Proponents of PBT argue that two emerging issues may increase the cost-effectiveness of PBT for prostate cancer patients. First, as PBT technology matures and efficiency in delivery increases, costs will become more manageable, as is true with most technologies. Furthermore, PBT may be more cost-effective in the long run, as cyclotrons have a much longer life span than a typical linear accelerator. Second, PBT may become less expensive with a hypofractionated regime (higher daily doses over a shorter time period). To date, published early results of several recent trials have suggested safety and equivalence between conventionally fractionated regimens, typically involving 8–9 weeks of treatment, and hypofractionated courses, which are delivered using higher daily doses over a shorter time period.7376 A Phase III prospective randomized trial of standard fractionation (44 PBT fractions [1.8 Gy RBE ×44]) vs hypofractionation (five PBT fractions [7.6 Gy RBE ×5]) with proton RT for low-risk adenocarcinoma of the prostate (GU002-10/NCT01230866) is currently open.77 This has the potential of significantly reducing PBT cost if the five-fraction treatment arm achieves similar or better treatment outcome than the 44-fraction treatment arm.

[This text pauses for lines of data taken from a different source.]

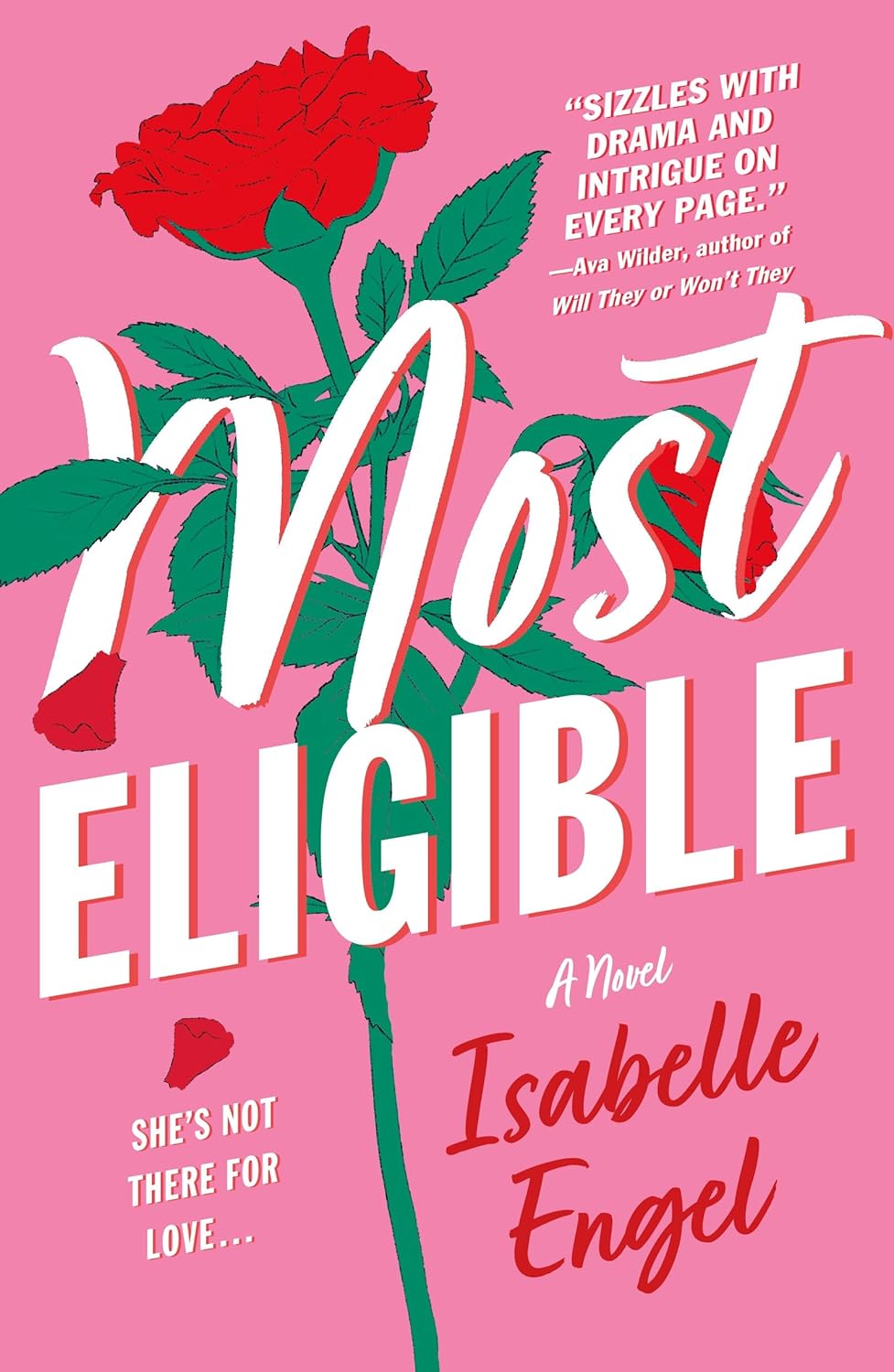 Most Eligible by Isabelle Engel (Hardcover)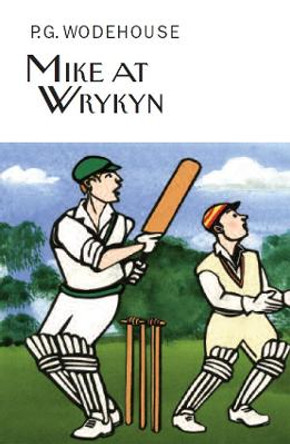 Mike at Wrykyn by P. G. Wodehouse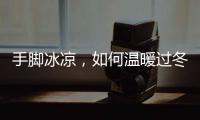 手脚冰凉，如何温暖过冬？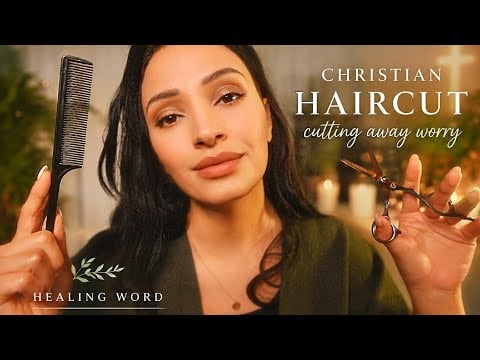 Christian ASMR ✝️ ✂️ Let's Cut Away Your Worry | Prayer for Anxiety & Peace
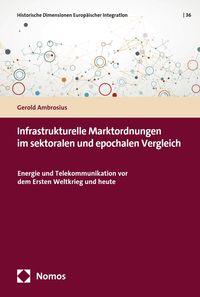 Produktbild: Infrastrukturelle Marktordnungen im sektoralen und epochalen Vergleich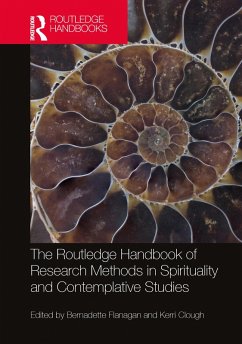The Routledge Handbook of Research Methods in Spirituality and Contemplative Studies (eBook, ePUB)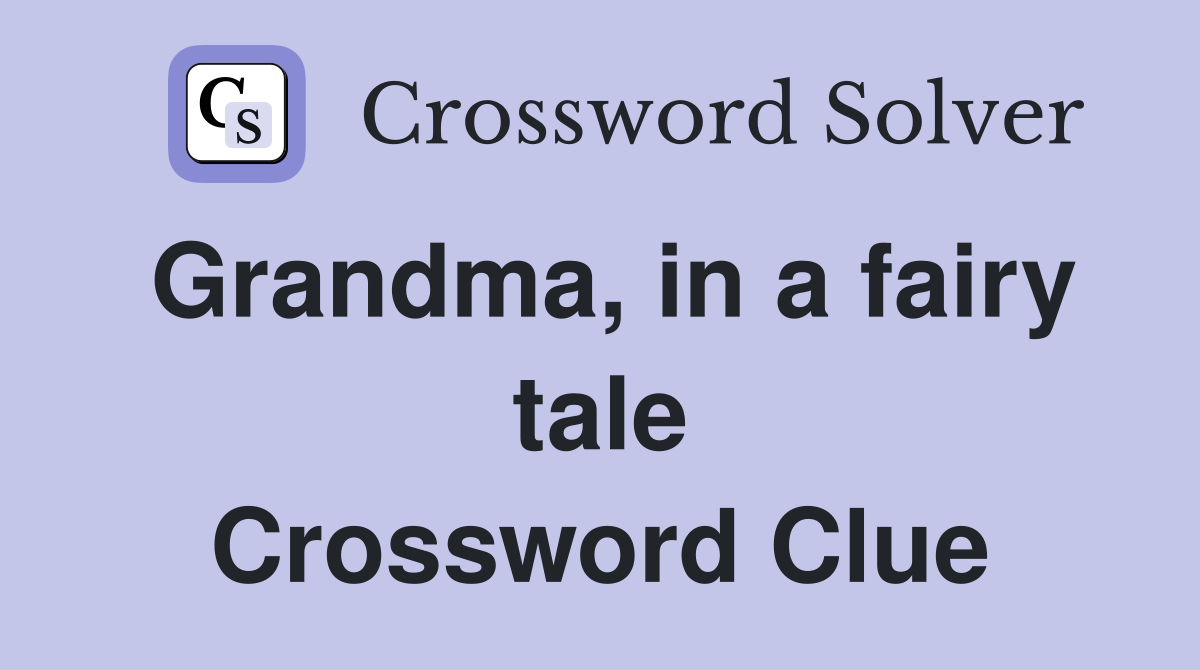 Grandma, in a fairy tale Crossword Clue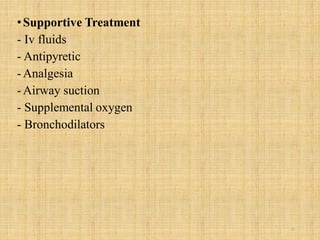 •Supportive Treatment
- Iv fluids
- Antipyretic
-Analgesia
-Airway suction
- Supplemental oxygen
- Bronchodilators
22
 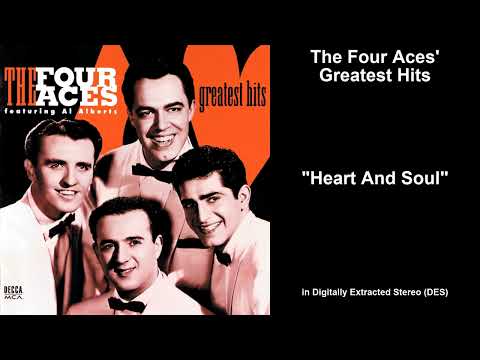 Heart And Soul - The Four Aces {Stereo}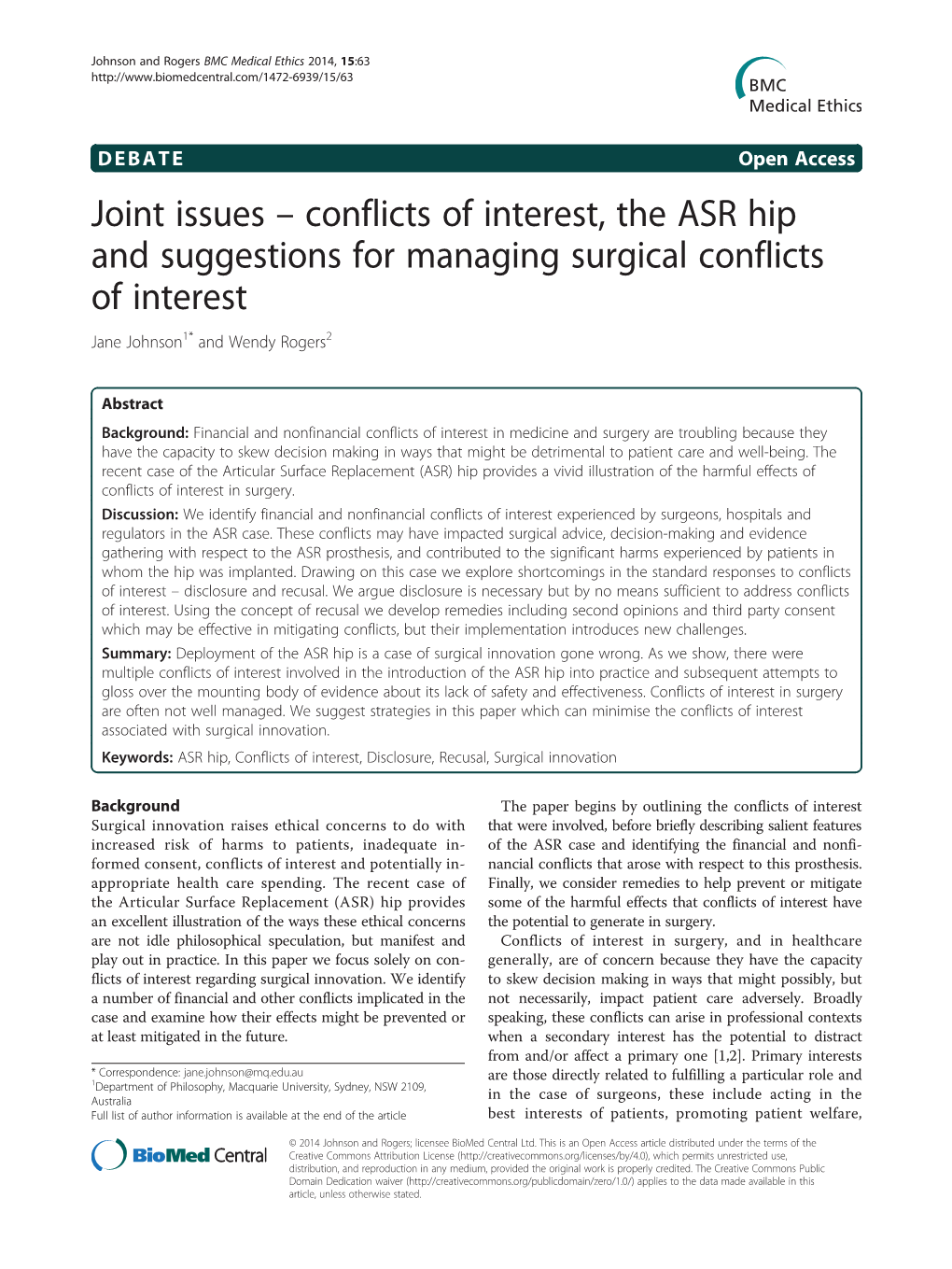 Conflicts of Interest, the ASR Hip and Suggestions for Managing Surgical Conflicts of Interest Jane Johnson1* and Wendy Rogers2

To summarize, PBT presents a significant theoretical dosimetric advantage over photon EBRT. Improvements in targeting and dose delivery resulted in improved disease-control rates for patients receiving photon- or proton-based treatment. However, it remains challenging to compare toxicities and efficacy-outcome end points directly across the literature, due to differences among patient characteristics, treatment techniques, and outcome measures. To date, current photon- and proton-based treatments have been proven to be effective within a well-defined toxicity profile. However, it remains unclear if one modality is superior to another. The current literature, as discussed earlier, suggests comparable tumor control with no clear advantage in terms of late effects and a controversial suggestion that protons may be associated with a higher incidence of late bowel toxicity. It is with hope that ongoing trials7779 can better elucidate which technique confers a superior advantage for patients.

Future directions

The results reported in the literature are those of the old technology of passive scattering. PBS, as mentioned earlier, is now available as an advanced technology, and will likely replace the scattered beam. Utilizing PBS-PBT allows the delivery of a sequence of fluences of differing proton energies that yields a more conformal dose distribution to the target with sharp dose gradients that avoids adjacent OARs. This is akin to photon IMRT and is known as IMPT. Studies suggest further dosimetric and clinical advantage with IMPT for prostate treatment and in unique clinical situations, such as treating recurrent prostate cancers.8084 Many investigational advances, such as utilizing novel angles,85 partial prostate therapy, and focal dose boosting in regions of heavy tumor burden,4 are promising approaches that have yet to be utilized in the clinical setting.

Conclusion

The unique physical properties of protons allow dose escalation to the prostate while sparing adjacent proximal OARs. Theoretically, this should confer superior disease control while reducing toxicity and second malignancies. This confers a dosimetric advantage over photon IMRT, and makes using PBT as a source of therapeutic radiation attractive. The current literature, consisting of prospective Phase II trials and retrospective studies, has demonstrated favorable outcomes for early stage prostate cancer utilizing PBT. PBT is significantly expensive, and patients would have to absorb much of this cost. This remains a barrier to its widespread use. To date, the cost-effectiveness of PBT remains conflicting. Its cost-effectiveness requires more study. More studies are required for a better estimation. Ongoing trials directly comparing PBT with photon EBRT will hopefully elucidate the value of PBT for early stage prostate cancer. Unless there is overwhelming evidence for the clinical superiority of PBT over present advanced techniques, the case for PBT remains questionable.

Disclosure

The authors report no conflicts of interest in this work.